--- Instructions to follow ---
In the passage on car dealerships, what name does the writer give the little room where the salesman sequesters customers after the test drive?

Start of Provided passage

They walked into the dealership, inhaling that heady blend of fear, desperation, and volatile organic compounds. Depending on how they were dressed, they were either A) ignored until they tried to break into a locked vehicle or B) forced to sit in front of a sadist sales manager who had to know how, when, where and with whom they drove. And then it was time for a little one-on-one with a sales prevention officer.

There were a lot of ways this went wrong. There are car salesmen who will only speak to a female customer’s boyfriend or husband, or vice versa. Salesmen whose definition of product knowledge includes improvisation, science fiction and outright lies. And self-righteous sales associates who think it’s acceptable to treat their customers with condescension, contempt and disdain.

Occasionally, my car shopping friends encountered a good car salesperson: someone who didn’t smell like he was one missed payment from foreclosure. The salesman knew exactly what he was selling, handed them the keys, shut up and let them drive. That said, the chances of encountering one of these rare birds was about the same as finding an Ecuadorian Pale-Headed Brush Finch snacking on french fries under the Big Chicken in Marietta, Georgia.

I always told my acolytes and referrals: if you don’t know anything, neither a listener nor an inquisitor be. Later, when these advice insensitive car buyers realized they’d been talked into a piece of junk– my strong-willed sister’s adoption of a Suzuki Verona springs to mind– they only had themselves to blame. (As if.)

Anyway, once the test drive was over, the salesman sequestered them in the little room I call AHA (Abandon All Hope). After proffering false interest in their well-being (must get fives on that CSI survey), the salesman wrote numbers on disposable sheets. The potential customers were interrogated until they revealed exactly how much money they were willing to “invest” per month on a new car, and whether or not they were willing to transfer Junior into Community College to cover any shortfall.

End of Provided passage
Start of Available data

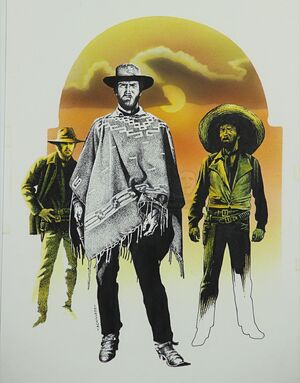 Adollartodieforcoverart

End of Available data

--- Answer box ---
AHA (Abandon All Hope)